### Task directions
Put the items starting with the line containing "From the items" and going on through the line containing "Result: 1515" into a two-column CSV with the columns text and answer, one row per item. Put each value in a quoted field, with any line breaks replaced by spaces.

Questions about scenes shown in images:
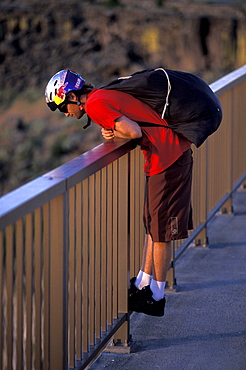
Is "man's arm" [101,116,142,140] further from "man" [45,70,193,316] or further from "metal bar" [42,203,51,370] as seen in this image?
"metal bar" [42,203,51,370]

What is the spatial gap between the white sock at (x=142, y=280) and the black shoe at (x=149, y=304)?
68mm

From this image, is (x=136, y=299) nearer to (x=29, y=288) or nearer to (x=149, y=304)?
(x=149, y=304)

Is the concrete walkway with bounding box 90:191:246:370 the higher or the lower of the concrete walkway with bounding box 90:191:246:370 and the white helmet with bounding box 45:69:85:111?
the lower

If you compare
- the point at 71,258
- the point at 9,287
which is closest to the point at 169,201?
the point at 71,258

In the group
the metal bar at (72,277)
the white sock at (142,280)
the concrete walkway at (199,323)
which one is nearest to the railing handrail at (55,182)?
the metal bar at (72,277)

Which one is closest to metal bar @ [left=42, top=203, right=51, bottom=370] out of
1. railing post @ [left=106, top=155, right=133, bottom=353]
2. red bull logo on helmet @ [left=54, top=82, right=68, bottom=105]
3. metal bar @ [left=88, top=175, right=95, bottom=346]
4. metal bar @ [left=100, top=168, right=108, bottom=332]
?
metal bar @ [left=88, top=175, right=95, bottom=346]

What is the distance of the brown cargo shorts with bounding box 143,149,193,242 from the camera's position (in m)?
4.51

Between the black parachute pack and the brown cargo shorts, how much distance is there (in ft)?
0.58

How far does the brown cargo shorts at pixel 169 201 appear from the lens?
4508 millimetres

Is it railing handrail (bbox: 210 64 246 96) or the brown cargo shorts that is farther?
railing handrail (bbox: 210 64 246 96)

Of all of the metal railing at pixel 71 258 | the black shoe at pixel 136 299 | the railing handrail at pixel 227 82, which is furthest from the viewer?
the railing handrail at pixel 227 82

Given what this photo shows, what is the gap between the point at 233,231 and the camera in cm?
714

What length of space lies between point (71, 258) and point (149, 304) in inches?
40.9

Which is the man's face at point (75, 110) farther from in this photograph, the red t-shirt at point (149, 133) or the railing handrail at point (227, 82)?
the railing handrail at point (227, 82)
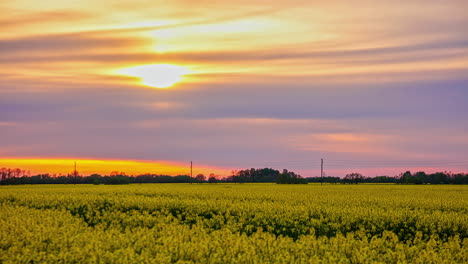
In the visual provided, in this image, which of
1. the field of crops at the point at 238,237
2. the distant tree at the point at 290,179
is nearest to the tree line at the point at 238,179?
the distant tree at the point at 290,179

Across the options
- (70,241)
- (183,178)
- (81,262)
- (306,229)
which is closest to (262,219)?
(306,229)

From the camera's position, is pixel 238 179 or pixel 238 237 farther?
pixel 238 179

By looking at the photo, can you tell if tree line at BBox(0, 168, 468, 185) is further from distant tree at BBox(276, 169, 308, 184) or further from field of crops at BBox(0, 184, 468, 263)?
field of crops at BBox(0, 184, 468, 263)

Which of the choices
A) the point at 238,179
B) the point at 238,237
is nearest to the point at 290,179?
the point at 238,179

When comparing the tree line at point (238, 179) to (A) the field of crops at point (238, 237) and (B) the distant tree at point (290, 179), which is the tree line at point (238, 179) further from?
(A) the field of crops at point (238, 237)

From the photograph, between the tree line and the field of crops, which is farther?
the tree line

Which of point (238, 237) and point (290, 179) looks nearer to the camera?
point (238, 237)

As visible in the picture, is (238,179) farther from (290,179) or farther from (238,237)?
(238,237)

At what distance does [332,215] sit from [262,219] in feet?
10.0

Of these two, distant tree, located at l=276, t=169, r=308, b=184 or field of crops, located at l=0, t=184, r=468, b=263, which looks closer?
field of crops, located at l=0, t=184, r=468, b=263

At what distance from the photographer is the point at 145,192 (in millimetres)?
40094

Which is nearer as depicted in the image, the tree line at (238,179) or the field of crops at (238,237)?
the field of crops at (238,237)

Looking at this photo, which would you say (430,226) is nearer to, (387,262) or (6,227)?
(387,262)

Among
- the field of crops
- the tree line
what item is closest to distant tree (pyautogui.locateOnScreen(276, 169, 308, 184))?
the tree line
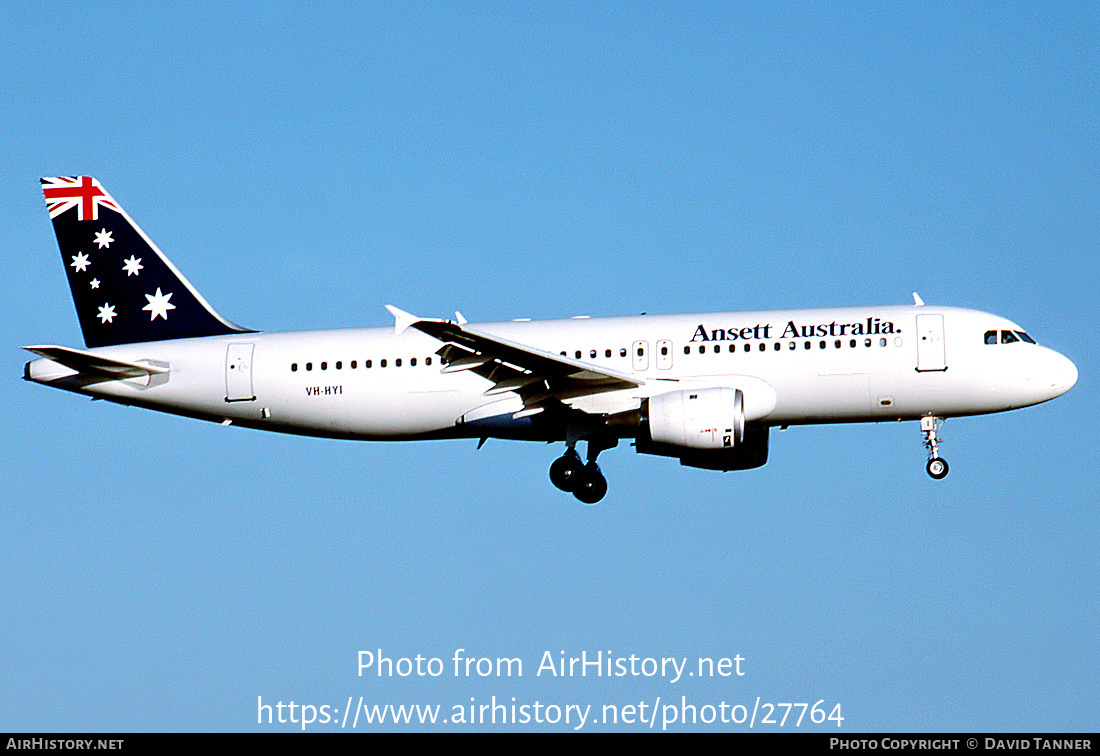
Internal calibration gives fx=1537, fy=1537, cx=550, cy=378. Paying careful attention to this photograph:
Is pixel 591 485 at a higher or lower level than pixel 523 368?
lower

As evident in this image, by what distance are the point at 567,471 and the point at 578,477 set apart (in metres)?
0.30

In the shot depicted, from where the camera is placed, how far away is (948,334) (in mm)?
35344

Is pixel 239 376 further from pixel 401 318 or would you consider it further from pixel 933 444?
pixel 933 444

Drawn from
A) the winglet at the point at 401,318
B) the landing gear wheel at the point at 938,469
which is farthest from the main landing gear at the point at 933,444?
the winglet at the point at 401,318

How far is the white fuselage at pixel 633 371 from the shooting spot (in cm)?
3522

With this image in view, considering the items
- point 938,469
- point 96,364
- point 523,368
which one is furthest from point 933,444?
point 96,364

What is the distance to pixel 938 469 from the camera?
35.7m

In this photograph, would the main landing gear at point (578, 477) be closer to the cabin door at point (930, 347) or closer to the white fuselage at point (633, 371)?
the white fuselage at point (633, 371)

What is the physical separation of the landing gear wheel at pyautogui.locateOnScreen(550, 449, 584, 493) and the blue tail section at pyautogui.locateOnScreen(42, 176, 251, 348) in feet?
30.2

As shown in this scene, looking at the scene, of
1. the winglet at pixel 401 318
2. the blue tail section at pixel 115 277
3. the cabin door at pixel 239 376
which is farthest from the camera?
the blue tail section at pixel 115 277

...

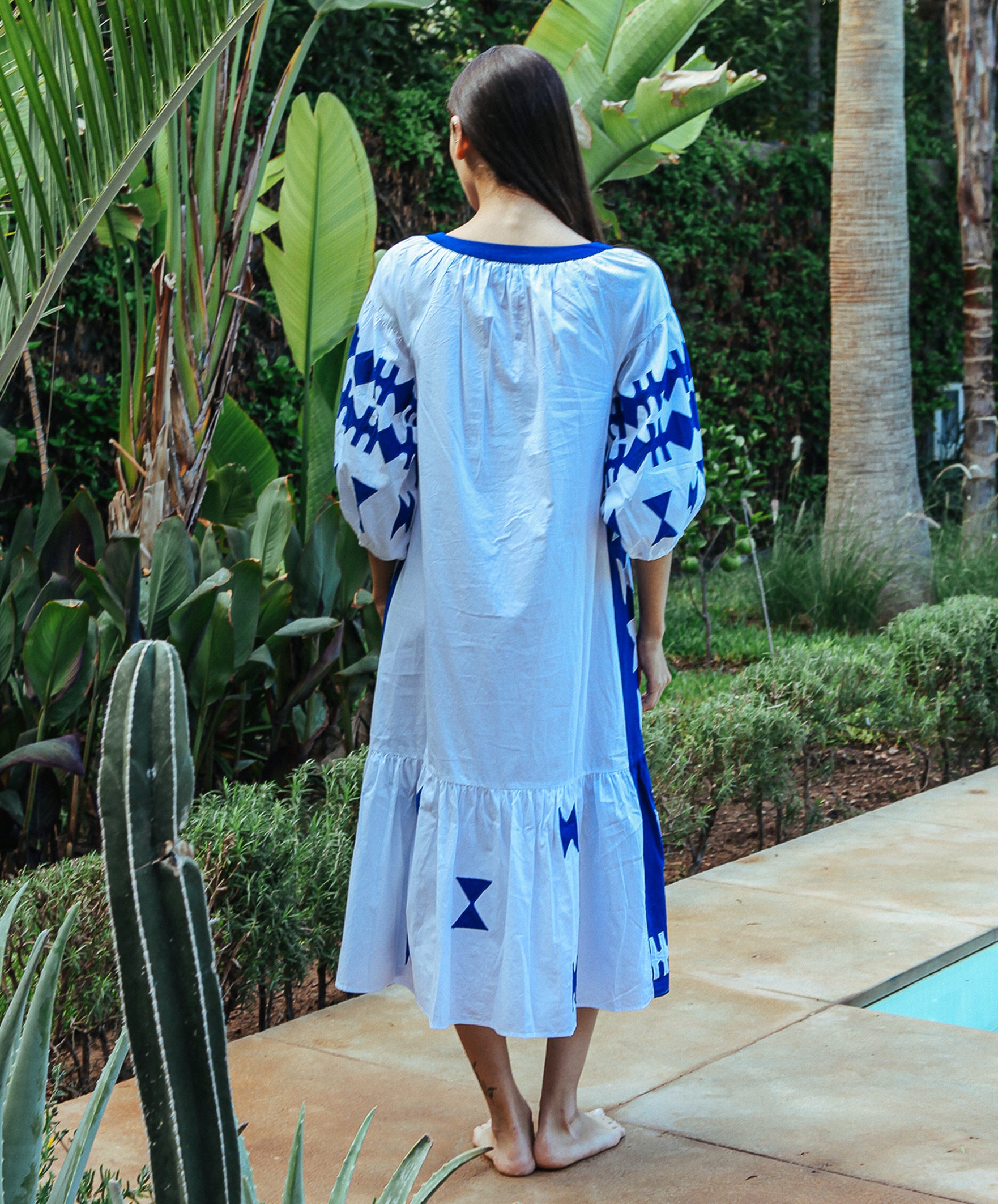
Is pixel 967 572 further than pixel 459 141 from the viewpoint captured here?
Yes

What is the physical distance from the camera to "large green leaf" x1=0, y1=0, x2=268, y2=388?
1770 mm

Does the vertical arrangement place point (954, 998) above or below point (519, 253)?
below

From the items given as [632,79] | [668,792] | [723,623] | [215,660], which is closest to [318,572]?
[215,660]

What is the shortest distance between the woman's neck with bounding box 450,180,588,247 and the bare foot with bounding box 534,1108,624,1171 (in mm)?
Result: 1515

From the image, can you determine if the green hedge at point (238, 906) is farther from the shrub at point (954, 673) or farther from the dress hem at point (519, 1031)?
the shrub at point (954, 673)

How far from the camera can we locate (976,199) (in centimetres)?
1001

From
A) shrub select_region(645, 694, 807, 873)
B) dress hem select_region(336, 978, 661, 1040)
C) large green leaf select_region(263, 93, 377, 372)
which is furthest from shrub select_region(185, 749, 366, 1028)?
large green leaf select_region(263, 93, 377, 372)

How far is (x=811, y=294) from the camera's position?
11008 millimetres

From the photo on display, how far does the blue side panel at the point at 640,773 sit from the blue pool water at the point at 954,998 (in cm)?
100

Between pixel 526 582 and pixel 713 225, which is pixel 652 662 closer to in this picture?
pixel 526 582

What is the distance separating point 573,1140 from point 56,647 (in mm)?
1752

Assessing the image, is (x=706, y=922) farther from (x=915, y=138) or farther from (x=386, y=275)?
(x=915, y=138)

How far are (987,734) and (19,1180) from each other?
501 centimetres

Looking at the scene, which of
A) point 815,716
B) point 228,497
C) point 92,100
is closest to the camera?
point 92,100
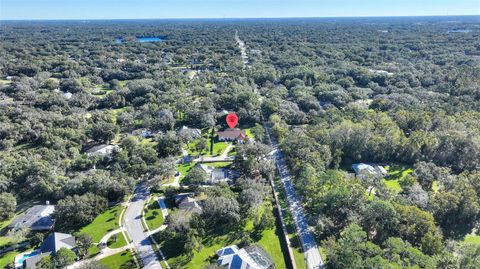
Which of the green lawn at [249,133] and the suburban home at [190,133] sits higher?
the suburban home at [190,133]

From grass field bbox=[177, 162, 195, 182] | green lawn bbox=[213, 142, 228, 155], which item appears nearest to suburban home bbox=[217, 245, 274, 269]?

### Written reply
text,answer
"From the items given as [632,79] | [668,792] | [723,623] | [215,660], which is closest to [318,572]?","[215,660]"
"What is the shortest distance between the woman's neck with bounding box 450,180,588,247 and the bare foot with bounding box 534,1108,624,1171 (in mm)?","Result: 1515"